YOUR ASSIGNMENT = Reproduce the records that follow exactly as they appear.

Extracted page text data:
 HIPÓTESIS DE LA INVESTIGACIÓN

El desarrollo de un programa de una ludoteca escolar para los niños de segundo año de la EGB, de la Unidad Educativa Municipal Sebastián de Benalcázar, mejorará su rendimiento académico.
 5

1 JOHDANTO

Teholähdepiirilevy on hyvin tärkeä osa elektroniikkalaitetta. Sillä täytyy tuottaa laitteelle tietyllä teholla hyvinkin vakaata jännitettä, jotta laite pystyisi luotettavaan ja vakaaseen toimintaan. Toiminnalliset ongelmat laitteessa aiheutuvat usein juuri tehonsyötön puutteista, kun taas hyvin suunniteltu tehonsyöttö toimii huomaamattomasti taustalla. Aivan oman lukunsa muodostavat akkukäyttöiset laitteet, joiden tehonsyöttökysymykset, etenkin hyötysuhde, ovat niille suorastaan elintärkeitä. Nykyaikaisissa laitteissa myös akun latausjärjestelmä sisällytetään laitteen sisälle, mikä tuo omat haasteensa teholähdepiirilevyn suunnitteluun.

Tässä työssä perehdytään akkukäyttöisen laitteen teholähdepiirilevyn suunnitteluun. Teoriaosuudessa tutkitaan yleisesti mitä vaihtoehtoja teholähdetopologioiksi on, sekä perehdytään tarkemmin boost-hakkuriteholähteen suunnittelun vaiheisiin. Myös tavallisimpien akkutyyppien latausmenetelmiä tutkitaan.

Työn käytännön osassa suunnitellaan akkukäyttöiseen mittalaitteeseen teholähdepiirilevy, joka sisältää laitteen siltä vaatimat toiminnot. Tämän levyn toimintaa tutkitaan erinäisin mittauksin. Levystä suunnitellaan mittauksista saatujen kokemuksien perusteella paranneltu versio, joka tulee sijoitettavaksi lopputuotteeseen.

EXERCISE ANSWER =
 HIPÓTESIS DE LA INVESTIGACIÓN

El desarrollo de un programa de una ludoteca escolar para los niños de segundo año de la EGB, de la Unidad Educativa Municipal Sebastián de Benalcázar, mejorará su rendimiento académico.
 5

1 JOHDANTO

Teholähdepiirilevy on hyvin tärkeä osa elektroniikkalaitetta. Sillä täytyy tuottaa laitteelle tietyllä teholla hyvinkin vakaata jännitettä, jotta laite pystyisi luotettavaan ja vakaaseen toimintaan. Toiminnalliset ongelmat laitteessa aiheutuvat usein juuri tehonsyötön puutteista, kun taas hyvin suunniteltu tehonsyöttö toimii huomaamattomasti taustalla. Aivan oman lukunsa muodostavat akkukäyttöiset laitteet, joiden tehonsyöttökysymykset, etenkin hyötysuhde, ovat niille suorastaan elintärkeitä. Nykyaikaisissa laitteissa myös akun latausjärjestelmä sisällytetään laitteen sisälle, mikä tuo omat haasteensa teholähdepiirilevyn suunnitteluun.

Tässä työssä perehdytään akkukäyttöisen laitteen teholähdepiirilevyn suunnitteluun. Teoriaosuudessa tutkitaan yleisesti mitä vaihtoehtoja teholähdetopologioiksi on, sekä perehdytään tarkemmin boost-hakkuriteholähteen suunnittelun vaiheisiin. Myös tavallisimpien akkutyyppien latausmenetelmiä tutkitaan.

Työn käytännön osassa suunnitellaan akkukäyttöiseen mittalaitteeseen teholähdepiirilevy, joka sisältää laitteen siltä vaatimat toiminnot. Tämän levyn toimintaa tutkitaan erinäisin mittauksin. Levystä suunnitellaan mittauksista saatujen kokemuksien perusteella paranneltu versio, joka tulee sijoitettavaksi lopputuotteeseen.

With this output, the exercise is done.